== Extracted data

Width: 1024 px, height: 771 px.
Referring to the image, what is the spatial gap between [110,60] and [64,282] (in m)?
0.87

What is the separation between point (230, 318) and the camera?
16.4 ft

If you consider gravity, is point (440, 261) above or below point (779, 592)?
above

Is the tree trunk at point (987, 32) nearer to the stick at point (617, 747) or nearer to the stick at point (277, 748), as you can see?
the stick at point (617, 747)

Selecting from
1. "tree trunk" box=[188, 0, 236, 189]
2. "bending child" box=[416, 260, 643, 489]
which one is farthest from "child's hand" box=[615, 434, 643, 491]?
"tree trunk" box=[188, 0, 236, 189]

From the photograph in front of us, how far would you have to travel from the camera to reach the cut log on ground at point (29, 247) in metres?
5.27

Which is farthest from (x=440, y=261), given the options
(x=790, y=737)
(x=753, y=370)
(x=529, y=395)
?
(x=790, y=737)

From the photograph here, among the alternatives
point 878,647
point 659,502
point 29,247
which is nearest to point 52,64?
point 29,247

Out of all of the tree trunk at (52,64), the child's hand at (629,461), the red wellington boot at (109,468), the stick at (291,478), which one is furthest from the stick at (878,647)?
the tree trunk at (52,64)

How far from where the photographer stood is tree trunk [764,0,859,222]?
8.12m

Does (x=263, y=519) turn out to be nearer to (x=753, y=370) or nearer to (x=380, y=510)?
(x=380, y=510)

====

**Task statement**
Please update the listing above by changing every "child's hand" to "child's fingers", leaving everything else the same.

**Exercise response**
Width: 1024 px, height: 771 px.
Referring to the image, what is the spatial gap between [110,60] and [64,282] (in m)?
0.87

What is the separation between point (230, 318) and the camera?
16.4 ft

If you consider gravity, is point (440, 261) above or below point (779, 592)?
above

Is the tree trunk at point (987, 32) nearer to the stick at point (617, 747) or nearer to the stick at point (277, 748), as you can see?
the stick at point (617, 747)

Selecting from
1. "tree trunk" box=[188, 0, 236, 189]
2. "bending child" box=[416, 260, 643, 489]
which one is farthest from "child's fingers" box=[615, 434, 643, 491]?
"tree trunk" box=[188, 0, 236, 189]

From the photograph in front of us, how far would you have to travel from the camera to reach the cut log on ground at point (29, 247) in metres?
5.27

Which is farthest from (x=440, y=261), given the options
(x=790, y=737)
(x=753, y=370)
(x=529, y=395)
?
(x=790, y=737)

From the photograph here, among the alternatives
point 878,647
point 659,502
point 29,247
which is nearest to point 52,64?
point 29,247

Out of all of the tree trunk at (52,64), the child's fingers at (629,461), the red wellington boot at (109,468), the stick at (291,478), which one is furthest from the stick at (878,647)?
the tree trunk at (52,64)

How far from where the photographer stood is tree trunk [764,0,859,222]?
8.12m

Does (x=263, y=519) turn out to be nearer to (x=753, y=370) or nearer to (x=380, y=510)?
(x=380, y=510)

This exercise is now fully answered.